◆ **Text passage**
I have no issues with Cocobolo at all. I've worked it several times without any issue. Same with any other exotic or domestic wood… EXCEPT Bolivian Rosewood. It's a mild reaction but any dust that comes in contact with exposed skin becomes an itchy rash for a few days. It takes a couple of hours usually before it manifests and since it's the only wood that has done it, I tend to forget. I forgot last week. I had to pee while I was working with it. I walked out into the backyard and took care of business. Fill in the blanks… Was an uncomfortable couple of days there…

The moral of the story (and it is a true story!) - Rosewood ain't for weenies!


----------



## TheDane (May 15, 2008)

A buddy of mine, who is a professional turner and instructor, turned black walnut for years with no problem.

Then he started experiencing nausea, lung congestion, burning eyes, skin irritation, the whole nine yards when he was turning black walnut.

Now he can't stand to be anywhere in the shop if there is any black walnut around. He is okay around finished turnings, but if there is speck of black walnut dust anywhere in the shop he needs to head for the door.


----------



## pottz (Sep 15, 2015)

sorry to hear that, its one of my fav's also,love how it turns and finishes.ive got a life time supply i inherited from my dad.just hope that problem doesnt pop up for me,alergies can develop later in life,knock on wood.


----------

◆ **Set tasks**
1 > From the forum thread, extract the stretch from "Now he can't" through "for the door.".
2 > In the forum thread, which wood is the only one that gives the first poster an itchy rash?

◆ **Recorded information**
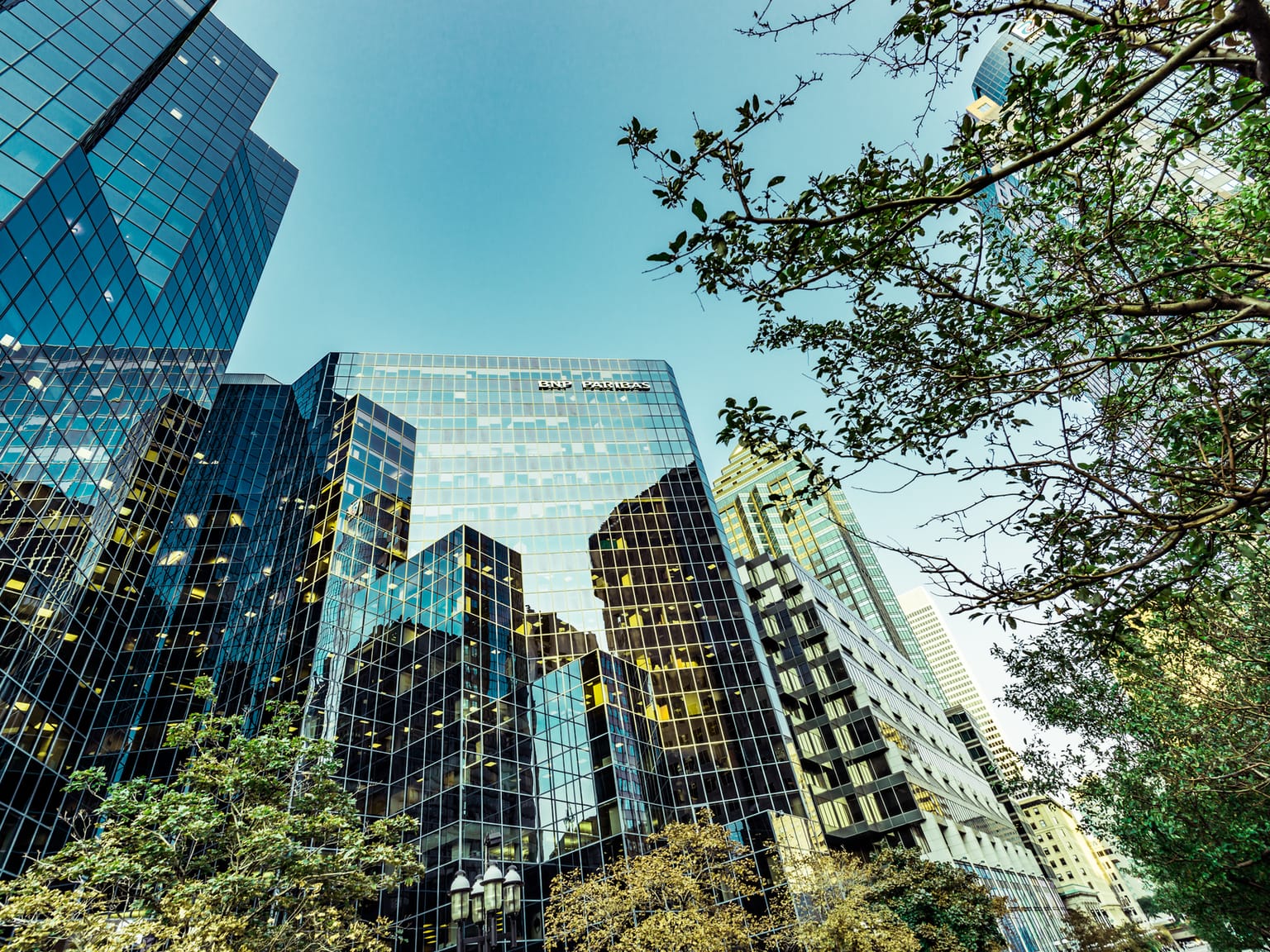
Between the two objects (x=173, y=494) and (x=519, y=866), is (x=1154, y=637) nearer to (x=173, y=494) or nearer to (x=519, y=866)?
(x=519, y=866)

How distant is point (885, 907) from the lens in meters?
31.7

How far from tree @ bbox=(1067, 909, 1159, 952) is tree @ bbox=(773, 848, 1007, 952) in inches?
1432

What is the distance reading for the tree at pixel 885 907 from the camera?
27234 mm

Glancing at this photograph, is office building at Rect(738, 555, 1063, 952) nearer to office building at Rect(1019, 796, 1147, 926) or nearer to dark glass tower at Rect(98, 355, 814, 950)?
dark glass tower at Rect(98, 355, 814, 950)

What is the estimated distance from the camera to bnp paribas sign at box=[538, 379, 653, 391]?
62.2 metres

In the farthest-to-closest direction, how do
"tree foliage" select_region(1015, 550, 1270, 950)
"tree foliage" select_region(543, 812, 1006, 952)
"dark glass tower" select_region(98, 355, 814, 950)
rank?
"dark glass tower" select_region(98, 355, 814, 950)
"tree foliage" select_region(543, 812, 1006, 952)
"tree foliage" select_region(1015, 550, 1270, 950)

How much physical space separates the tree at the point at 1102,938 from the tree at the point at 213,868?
253 feet

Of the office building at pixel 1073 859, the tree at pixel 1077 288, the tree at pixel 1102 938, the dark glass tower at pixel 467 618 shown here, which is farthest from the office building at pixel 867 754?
the office building at pixel 1073 859

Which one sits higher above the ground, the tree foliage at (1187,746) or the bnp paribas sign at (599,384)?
the bnp paribas sign at (599,384)

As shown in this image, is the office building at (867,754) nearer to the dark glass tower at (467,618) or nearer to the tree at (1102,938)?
the tree at (1102,938)

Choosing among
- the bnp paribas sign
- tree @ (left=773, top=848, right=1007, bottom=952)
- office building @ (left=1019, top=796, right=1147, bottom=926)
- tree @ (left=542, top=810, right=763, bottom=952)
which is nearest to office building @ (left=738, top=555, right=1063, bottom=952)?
tree @ (left=773, top=848, right=1007, bottom=952)

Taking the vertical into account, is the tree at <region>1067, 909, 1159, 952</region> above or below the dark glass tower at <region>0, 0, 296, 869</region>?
below

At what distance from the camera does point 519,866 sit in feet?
109

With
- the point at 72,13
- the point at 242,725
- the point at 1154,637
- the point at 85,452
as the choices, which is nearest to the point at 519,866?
the point at 242,725
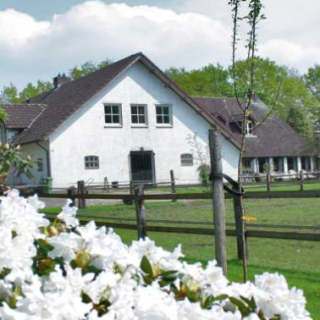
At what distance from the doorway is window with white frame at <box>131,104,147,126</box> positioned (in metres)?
1.70

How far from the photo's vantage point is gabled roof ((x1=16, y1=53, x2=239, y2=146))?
98.5ft

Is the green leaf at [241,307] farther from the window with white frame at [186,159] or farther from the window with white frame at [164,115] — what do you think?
the window with white frame at [186,159]

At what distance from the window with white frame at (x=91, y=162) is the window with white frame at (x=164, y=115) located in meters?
4.38

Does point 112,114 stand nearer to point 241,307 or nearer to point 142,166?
point 142,166

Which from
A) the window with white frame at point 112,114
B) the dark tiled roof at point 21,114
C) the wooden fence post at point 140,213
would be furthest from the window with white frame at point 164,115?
the wooden fence post at point 140,213

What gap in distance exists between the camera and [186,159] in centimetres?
3375

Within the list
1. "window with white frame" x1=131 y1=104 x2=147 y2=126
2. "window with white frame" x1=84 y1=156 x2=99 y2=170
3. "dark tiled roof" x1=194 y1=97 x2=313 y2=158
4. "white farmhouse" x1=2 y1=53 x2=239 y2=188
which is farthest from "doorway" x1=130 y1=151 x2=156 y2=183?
"dark tiled roof" x1=194 y1=97 x2=313 y2=158

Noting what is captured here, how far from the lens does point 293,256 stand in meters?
8.63

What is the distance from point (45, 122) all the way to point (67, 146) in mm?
2492

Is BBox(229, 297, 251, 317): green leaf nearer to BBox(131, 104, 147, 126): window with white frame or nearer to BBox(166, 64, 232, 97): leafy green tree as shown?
BBox(131, 104, 147, 126): window with white frame

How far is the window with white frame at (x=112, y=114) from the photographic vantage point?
103ft

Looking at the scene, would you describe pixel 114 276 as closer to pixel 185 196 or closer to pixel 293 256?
pixel 185 196

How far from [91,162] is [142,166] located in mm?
3083

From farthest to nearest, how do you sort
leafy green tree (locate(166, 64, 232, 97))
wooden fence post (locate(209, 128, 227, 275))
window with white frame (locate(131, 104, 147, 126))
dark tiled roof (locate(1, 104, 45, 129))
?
leafy green tree (locate(166, 64, 232, 97)) → dark tiled roof (locate(1, 104, 45, 129)) → window with white frame (locate(131, 104, 147, 126)) → wooden fence post (locate(209, 128, 227, 275))
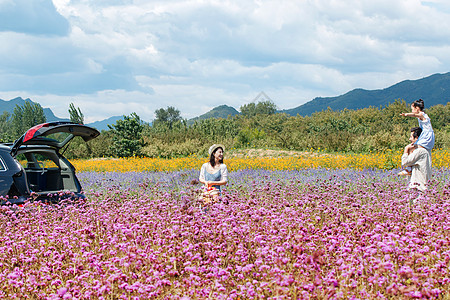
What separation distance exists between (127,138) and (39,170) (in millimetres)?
22185

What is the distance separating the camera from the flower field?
10.6ft

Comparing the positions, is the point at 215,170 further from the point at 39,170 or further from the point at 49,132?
the point at 39,170

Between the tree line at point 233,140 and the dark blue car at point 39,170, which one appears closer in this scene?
the dark blue car at point 39,170

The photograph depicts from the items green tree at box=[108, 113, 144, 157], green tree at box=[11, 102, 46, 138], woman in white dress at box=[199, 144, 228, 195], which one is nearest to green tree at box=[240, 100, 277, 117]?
green tree at box=[11, 102, 46, 138]

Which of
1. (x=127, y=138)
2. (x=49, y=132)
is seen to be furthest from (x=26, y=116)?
(x=49, y=132)

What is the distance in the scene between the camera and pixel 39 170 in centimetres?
718

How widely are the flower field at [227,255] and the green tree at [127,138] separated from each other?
21680 mm

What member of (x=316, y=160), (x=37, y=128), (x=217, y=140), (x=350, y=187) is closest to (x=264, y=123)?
(x=217, y=140)

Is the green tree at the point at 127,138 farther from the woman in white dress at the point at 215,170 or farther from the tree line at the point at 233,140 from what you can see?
the woman in white dress at the point at 215,170

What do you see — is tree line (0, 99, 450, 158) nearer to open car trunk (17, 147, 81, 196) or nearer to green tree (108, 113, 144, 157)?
green tree (108, 113, 144, 157)

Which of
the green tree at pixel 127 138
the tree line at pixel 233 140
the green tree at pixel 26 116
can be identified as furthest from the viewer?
the green tree at pixel 26 116

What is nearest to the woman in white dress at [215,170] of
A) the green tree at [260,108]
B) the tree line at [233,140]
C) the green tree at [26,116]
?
the tree line at [233,140]

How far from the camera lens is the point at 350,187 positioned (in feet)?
29.3

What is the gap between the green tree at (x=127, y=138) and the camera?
27.8 m
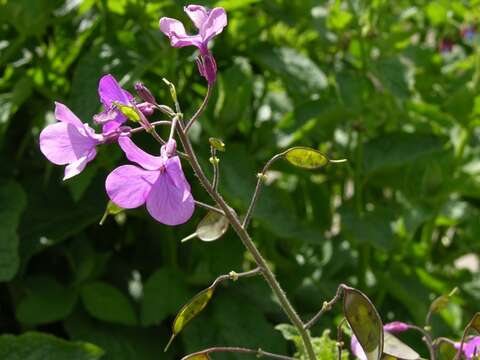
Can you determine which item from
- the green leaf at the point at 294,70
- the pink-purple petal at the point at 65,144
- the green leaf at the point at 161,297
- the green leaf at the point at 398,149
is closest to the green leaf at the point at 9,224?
the green leaf at the point at 161,297

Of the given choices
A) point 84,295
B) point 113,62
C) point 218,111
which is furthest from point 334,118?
point 84,295

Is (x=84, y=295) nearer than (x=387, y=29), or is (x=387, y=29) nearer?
(x=84, y=295)

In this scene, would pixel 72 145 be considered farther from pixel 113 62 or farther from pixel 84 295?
pixel 84 295

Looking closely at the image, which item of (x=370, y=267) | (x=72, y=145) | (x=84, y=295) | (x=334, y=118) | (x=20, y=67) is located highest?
(x=72, y=145)

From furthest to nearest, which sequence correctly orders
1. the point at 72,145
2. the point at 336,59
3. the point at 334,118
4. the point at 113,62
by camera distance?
the point at 336,59, the point at 334,118, the point at 113,62, the point at 72,145

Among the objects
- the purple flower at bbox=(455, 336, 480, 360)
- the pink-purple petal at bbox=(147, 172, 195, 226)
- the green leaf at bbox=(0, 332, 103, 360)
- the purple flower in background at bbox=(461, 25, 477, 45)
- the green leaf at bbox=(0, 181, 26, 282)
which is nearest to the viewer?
the pink-purple petal at bbox=(147, 172, 195, 226)

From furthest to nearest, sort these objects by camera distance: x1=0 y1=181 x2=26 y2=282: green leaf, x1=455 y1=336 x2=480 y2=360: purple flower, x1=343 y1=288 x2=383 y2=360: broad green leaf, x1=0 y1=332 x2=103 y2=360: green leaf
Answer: x1=0 y1=181 x2=26 y2=282: green leaf → x1=0 y1=332 x2=103 y2=360: green leaf → x1=455 y1=336 x2=480 y2=360: purple flower → x1=343 y1=288 x2=383 y2=360: broad green leaf

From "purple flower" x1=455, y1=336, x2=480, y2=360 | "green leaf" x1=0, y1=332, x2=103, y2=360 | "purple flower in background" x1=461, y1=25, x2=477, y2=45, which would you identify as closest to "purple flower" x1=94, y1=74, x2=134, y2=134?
"purple flower" x1=455, y1=336, x2=480, y2=360

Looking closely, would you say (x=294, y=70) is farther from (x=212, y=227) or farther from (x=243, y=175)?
(x=212, y=227)

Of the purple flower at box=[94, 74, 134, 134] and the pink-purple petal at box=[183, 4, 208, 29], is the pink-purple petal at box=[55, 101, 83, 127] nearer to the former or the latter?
the purple flower at box=[94, 74, 134, 134]
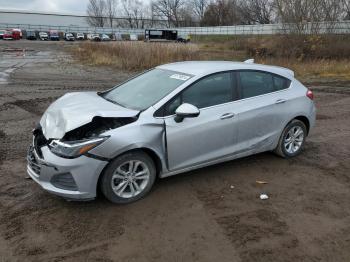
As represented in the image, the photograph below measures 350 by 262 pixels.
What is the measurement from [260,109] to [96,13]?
126m

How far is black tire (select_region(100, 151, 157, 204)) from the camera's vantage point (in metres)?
4.12

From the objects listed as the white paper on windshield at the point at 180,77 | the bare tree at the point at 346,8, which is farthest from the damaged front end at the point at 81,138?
the bare tree at the point at 346,8

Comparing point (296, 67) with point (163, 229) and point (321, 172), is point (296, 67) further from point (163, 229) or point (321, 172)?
point (163, 229)

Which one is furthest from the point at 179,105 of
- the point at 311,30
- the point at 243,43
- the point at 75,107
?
the point at 243,43

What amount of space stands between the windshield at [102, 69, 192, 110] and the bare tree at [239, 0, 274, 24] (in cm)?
7467

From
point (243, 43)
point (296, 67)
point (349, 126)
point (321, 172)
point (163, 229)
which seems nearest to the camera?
point (163, 229)

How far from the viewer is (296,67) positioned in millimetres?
20844

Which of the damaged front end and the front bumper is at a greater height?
the damaged front end

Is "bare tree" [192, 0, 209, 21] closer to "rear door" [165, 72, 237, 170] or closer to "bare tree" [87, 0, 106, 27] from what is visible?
"bare tree" [87, 0, 106, 27]

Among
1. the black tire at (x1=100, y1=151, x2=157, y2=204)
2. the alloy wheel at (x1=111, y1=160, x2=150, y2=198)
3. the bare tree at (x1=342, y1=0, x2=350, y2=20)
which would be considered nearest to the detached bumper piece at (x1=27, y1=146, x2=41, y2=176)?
the black tire at (x1=100, y1=151, x2=157, y2=204)

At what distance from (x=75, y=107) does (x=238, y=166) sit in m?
2.60

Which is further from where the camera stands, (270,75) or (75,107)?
(270,75)

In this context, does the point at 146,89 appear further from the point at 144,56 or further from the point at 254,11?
the point at 254,11

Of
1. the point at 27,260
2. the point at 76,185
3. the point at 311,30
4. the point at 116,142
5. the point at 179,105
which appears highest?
the point at 311,30
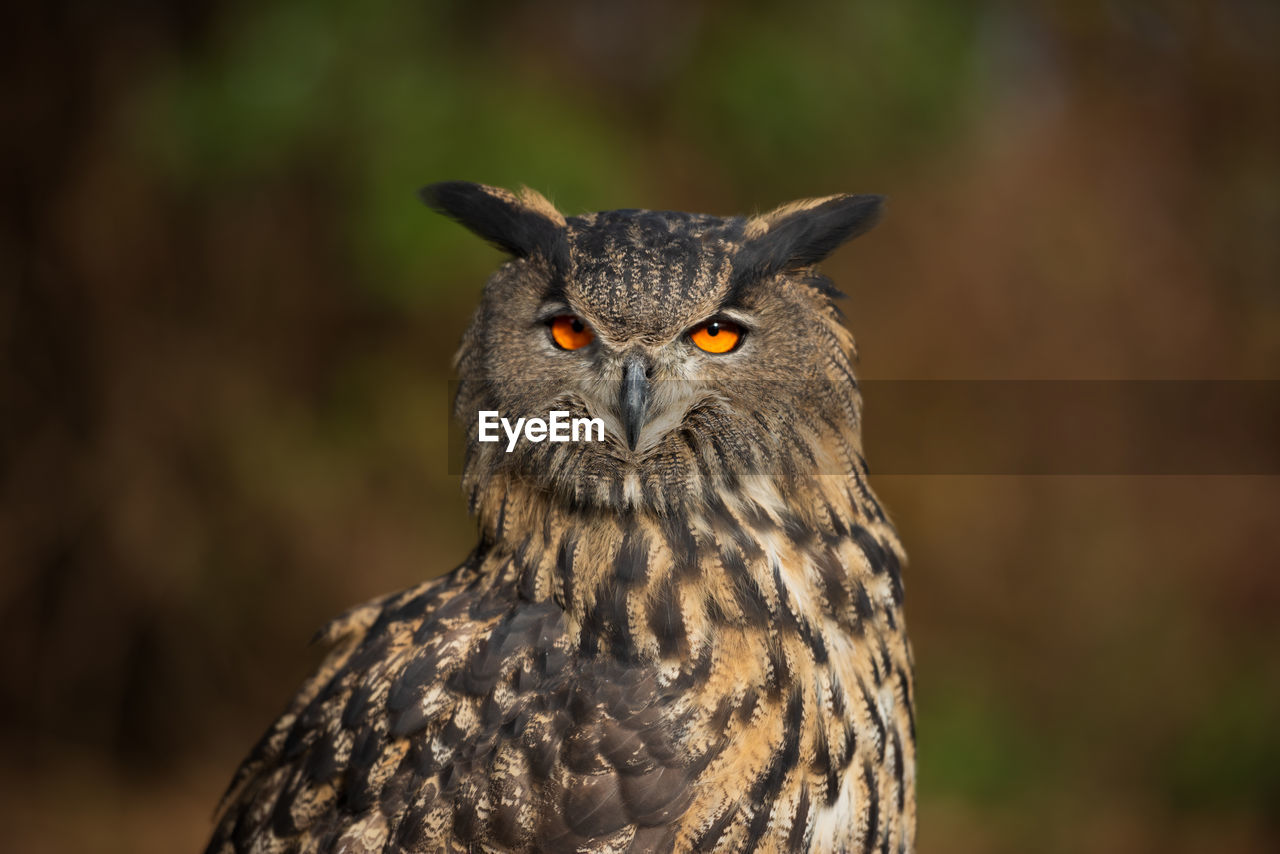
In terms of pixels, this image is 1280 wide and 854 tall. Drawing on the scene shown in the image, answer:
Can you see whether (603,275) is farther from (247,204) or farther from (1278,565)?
(1278,565)

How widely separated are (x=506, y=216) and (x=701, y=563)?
1.52ft

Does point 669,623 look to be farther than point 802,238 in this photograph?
No

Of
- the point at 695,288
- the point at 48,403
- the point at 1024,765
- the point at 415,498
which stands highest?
the point at 695,288

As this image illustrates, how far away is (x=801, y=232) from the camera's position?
3.74 ft

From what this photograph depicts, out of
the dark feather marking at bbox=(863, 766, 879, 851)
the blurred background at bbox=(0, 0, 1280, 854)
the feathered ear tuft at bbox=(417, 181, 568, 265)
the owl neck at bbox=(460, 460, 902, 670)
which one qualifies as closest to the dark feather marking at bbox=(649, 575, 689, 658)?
the owl neck at bbox=(460, 460, 902, 670)

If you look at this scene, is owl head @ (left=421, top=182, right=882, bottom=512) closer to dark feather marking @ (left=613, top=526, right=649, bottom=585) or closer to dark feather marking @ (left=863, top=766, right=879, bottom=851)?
dark feather marking @ (left=613, top=526, right=649, bottom=585)

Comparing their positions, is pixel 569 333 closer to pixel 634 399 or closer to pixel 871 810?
pixel 634 399

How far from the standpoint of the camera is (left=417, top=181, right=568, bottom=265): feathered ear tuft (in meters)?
1.13

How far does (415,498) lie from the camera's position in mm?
3066


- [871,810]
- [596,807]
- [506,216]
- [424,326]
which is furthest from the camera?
[424,326]

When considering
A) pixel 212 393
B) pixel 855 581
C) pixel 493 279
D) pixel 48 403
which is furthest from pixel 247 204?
pixel 855 581

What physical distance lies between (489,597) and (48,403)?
243cm

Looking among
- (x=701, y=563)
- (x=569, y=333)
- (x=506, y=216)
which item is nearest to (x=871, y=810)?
(x=701, y=563)

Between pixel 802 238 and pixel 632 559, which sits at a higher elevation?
pixel 802 238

◆ **Exercise answers**
1 >
Now he can't stand to be anywhere in the shop if there is any black walnut around. He is okay around finished turnings, but if there is speck of black walnut dust anywhere in the shop he needs to head for the door.

2 > Bolivian Rosewood